WRITTEN TASK:
Give a verbatim repeat of the lines that run from the line containing "What distance keeps" to the end of the data below.

ENTRIES:
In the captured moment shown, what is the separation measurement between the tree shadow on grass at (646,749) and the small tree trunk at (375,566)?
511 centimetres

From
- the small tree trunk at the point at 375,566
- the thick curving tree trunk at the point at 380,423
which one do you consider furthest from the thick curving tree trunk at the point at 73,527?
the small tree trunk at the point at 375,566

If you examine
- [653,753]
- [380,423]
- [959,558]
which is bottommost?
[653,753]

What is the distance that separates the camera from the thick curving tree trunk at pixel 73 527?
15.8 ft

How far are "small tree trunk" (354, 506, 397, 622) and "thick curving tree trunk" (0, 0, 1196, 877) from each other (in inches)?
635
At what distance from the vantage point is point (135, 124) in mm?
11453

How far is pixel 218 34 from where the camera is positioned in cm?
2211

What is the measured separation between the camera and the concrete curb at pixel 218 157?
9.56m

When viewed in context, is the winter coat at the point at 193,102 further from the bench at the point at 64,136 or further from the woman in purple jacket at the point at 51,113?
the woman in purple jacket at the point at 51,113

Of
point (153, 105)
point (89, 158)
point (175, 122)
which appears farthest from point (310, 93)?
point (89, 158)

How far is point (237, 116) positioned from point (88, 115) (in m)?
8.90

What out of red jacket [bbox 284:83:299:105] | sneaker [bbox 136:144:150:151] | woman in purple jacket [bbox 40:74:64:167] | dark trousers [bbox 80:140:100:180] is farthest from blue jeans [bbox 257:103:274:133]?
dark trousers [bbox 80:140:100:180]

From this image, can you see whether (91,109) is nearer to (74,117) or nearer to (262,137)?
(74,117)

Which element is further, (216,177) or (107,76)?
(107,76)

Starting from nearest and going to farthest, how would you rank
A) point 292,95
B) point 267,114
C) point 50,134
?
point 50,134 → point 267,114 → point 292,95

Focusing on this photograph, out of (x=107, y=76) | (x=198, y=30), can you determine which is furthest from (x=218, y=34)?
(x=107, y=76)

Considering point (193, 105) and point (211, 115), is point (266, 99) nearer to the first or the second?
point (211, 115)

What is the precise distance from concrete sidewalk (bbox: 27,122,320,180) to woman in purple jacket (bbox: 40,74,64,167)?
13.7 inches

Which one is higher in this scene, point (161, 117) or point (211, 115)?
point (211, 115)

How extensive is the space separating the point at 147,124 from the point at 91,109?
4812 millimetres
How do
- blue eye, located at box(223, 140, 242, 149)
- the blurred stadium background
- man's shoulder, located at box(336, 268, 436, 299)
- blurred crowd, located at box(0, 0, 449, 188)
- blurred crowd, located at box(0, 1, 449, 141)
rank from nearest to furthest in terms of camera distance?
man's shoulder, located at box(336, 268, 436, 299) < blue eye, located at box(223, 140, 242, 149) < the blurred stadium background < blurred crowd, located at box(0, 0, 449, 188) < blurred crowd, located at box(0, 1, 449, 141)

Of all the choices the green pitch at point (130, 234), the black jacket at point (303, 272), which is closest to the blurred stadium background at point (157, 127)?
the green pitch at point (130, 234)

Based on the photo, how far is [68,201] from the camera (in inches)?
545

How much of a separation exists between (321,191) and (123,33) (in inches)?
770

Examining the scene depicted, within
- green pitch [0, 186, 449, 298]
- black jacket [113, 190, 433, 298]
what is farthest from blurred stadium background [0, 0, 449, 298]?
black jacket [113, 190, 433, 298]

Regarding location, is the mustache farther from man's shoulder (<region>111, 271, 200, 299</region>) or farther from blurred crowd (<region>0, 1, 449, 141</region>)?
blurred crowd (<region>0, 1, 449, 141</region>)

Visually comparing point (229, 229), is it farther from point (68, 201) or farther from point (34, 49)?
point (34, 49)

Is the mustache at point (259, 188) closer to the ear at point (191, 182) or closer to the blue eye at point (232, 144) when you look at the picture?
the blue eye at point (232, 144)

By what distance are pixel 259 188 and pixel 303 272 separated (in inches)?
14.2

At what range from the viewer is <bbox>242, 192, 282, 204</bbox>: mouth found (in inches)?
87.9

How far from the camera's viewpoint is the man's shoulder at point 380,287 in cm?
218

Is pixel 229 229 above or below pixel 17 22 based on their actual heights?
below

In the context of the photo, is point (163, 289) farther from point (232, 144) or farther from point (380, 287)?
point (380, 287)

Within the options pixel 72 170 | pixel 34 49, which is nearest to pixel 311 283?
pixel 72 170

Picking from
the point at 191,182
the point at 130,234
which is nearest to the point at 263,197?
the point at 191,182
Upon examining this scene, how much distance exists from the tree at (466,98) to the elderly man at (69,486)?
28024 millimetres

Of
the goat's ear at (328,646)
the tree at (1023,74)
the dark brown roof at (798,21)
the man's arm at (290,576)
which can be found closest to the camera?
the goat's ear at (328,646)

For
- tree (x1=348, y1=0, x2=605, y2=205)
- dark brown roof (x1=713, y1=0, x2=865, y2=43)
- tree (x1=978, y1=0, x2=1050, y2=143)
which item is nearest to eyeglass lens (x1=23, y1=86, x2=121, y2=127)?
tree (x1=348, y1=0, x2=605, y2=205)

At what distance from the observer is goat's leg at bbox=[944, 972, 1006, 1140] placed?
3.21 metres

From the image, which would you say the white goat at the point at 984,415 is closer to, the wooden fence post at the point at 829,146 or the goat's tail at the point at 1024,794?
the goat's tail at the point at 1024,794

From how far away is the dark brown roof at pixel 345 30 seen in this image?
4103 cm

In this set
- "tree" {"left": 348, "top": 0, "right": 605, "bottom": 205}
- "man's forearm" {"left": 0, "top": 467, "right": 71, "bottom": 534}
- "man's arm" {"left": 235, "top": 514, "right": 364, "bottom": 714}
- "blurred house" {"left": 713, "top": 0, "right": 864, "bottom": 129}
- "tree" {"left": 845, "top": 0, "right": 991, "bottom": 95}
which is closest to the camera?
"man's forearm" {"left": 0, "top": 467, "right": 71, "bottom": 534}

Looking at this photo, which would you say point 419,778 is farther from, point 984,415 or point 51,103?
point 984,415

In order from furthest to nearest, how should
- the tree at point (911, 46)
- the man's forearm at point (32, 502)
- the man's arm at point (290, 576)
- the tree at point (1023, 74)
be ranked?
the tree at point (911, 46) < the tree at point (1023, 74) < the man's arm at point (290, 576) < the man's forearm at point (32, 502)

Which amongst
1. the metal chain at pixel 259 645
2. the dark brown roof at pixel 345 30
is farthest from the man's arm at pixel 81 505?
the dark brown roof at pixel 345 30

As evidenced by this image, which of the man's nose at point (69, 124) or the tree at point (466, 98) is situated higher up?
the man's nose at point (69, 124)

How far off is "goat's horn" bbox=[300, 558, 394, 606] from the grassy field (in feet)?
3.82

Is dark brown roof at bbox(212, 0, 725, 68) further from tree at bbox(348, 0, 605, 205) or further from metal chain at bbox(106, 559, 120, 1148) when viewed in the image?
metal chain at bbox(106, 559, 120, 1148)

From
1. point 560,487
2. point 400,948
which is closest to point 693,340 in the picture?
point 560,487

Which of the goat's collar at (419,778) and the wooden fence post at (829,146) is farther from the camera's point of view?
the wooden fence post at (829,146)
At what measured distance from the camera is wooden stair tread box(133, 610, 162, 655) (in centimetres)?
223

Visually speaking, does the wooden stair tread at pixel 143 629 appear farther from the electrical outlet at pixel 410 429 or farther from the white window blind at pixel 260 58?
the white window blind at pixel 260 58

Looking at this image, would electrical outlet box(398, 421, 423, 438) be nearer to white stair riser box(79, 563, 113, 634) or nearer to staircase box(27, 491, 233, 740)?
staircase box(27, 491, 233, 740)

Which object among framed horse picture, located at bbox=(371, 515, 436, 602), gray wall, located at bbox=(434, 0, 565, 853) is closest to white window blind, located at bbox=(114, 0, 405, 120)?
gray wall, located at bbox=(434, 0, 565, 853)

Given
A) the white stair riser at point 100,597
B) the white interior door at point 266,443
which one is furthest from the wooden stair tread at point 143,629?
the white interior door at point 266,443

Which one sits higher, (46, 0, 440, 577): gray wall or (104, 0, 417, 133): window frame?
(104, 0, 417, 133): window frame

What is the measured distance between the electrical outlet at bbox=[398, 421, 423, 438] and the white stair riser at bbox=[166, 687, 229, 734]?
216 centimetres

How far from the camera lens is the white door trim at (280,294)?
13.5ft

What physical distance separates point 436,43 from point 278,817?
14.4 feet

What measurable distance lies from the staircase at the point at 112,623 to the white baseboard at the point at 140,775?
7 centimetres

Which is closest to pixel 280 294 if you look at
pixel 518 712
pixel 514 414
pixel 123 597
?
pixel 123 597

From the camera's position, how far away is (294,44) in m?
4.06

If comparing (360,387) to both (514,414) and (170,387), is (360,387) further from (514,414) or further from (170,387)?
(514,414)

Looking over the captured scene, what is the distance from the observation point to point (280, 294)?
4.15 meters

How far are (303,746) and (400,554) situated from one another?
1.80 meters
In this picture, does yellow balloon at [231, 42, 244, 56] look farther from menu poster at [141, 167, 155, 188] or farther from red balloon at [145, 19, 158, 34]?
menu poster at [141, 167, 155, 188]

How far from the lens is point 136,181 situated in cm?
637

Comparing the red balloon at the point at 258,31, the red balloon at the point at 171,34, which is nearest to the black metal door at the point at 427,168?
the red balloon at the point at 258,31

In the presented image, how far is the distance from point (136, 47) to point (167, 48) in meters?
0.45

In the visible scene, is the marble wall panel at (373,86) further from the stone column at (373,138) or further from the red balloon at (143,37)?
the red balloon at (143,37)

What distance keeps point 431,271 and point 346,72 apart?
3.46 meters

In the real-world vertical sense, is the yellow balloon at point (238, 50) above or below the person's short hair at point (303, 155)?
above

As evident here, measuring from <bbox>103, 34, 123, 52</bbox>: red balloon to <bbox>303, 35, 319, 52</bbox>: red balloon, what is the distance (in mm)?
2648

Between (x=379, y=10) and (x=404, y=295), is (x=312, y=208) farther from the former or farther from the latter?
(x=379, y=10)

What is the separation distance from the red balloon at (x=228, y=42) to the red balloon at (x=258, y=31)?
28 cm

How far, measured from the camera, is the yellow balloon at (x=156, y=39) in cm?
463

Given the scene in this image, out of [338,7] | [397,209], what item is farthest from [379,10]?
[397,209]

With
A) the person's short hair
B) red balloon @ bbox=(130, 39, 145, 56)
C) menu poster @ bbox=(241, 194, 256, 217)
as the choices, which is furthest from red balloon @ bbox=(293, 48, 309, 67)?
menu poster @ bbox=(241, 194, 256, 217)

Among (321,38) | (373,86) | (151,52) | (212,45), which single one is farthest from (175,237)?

ANSWER TO THE PROBLEM:
What distance keeps point 431,271 and point 346,72 apart?
3.46 meters

In the real-world vertical sense, is the yellow balloon at point (238, 50) above or below the person's short hair at point (303, 155)?
above

As evident here, measuring from <bbox>103, 34, 123, 52</bbox>: red balloon to <bbox>303, 35, 319, 52</bbox>: red balloon, what is the distance (in mm)?
2648

Between (x=379, y=10) and (x=404, y=295), is (x=312, y=208) farther from the former or farther from the latter?
(x=379, y=10)

What is the separation distance from the red balloon at (x=228, y=42) to the red balloon at (x=258, y=31)?
28 cm

How far, measured from the camera, is the yellow balloon at (x=156, y=39) in cm?
463

Given the scene in this image, out of [338,7] | [397,209], what item is farthest from [379,10]?
[397,209]

With
A) the person's short hair
B) red balloon @ bbox=(130, 39, 145, 56)
C) menu poster @ bbox=(241, 194, 256, 217)
as the choices, which is furthest from red balloon @ bbox=(293, 48, 309, 67)?
menu poster @ bbox=(241, 194, 256, 217)

Among (321,38) | (373,86) | (151,52) | (212,45), which single one is farthest from (175,237)?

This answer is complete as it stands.